Yeah, we had Friday Night Videos before MTV on our cable system...

60 woots, 102 items, 34x1, 7x2, 18x3 (3x3 ßÕÇ-now retired), 9 unique shirt.woot, 1 sellout.woot <--OUTDATED (except the martini ;')

wisesage


quality posts: 3 Private Messages wisesage
bitman wrote:And so "pop" music has become more of a Fisher Price my-first-rock-concert for the younglings, while the rest of us have grown up and found something more personally enjoyable.



That's great

sometimes i like to put on the cape and scream like a monkey.

craigthom


quality posts: 63 Private Messages craigthom

USA's "Night Flight" was terrific. For years I had a crappy VHS tape of an evening that included "Night Flight's Guide to Dating", a collection of '50s "hygiene" films, the Raybeats' cover of Jack the Ripper, and my introduction to Skinny Puppy.

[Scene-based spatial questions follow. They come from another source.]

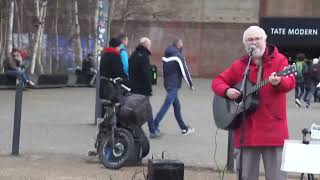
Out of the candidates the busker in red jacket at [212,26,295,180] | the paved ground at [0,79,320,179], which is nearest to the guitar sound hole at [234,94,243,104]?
the busker in red jacket at [212,26,295,180]

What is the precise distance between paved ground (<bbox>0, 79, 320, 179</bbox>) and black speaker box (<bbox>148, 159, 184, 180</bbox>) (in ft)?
4.04

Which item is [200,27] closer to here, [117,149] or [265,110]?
[117,149]

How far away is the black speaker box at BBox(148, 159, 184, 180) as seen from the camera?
6848 millimetres

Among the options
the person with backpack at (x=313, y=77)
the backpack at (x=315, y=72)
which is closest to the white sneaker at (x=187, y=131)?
the person with backpack at (x=313, y=77)

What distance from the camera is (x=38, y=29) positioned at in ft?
91.3

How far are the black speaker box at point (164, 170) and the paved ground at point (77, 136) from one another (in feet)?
4.04

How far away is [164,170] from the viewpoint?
270 inches

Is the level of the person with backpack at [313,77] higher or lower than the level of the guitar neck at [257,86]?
lower

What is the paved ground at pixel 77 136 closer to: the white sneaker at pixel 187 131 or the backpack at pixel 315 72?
the white sneaker at pixel 187 131

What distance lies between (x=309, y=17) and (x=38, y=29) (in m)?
20.5

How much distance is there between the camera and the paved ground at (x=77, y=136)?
9102mm

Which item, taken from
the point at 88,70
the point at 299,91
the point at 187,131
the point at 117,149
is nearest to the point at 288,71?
the point at 117,149

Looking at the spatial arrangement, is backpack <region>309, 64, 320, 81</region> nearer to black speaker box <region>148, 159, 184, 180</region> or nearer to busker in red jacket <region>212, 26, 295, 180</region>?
black speaker box <region>148, 159, 184, 180</region>

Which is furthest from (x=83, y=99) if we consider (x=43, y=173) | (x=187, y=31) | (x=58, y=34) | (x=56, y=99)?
(x=187, y=31)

"Up All Night" sucked. "Night Flight" was the best thing on television.

Rasnaig


quality posts: 0 Private Messages Rasnaig

I remember that stuff as well. Flight Night was good but started repeating itself toward the end. Headbanger's ball was pretty good too when Snider was running it as it did played a lot of metal though it switched to non-metal often by the time that Riki or whatever his name too over. Even dipped to anti-metal before finally dying.

I also remember Amp somewhere in that time frame. Now started well too but got really weird (and sucky) toward the end.

We also had a jukebox video station where people can call in an pay for a video to be played (something like a dollar or so). As one can imagine, the selection of music being played was very different than what MTV had on rotation (back when they played videos). MTV put its foot down and force the cable company to shut it down. Interesting how what kind of music people actually choose with their wallet was so very different than what big corporations what the masses to hear. at least we now have the internet.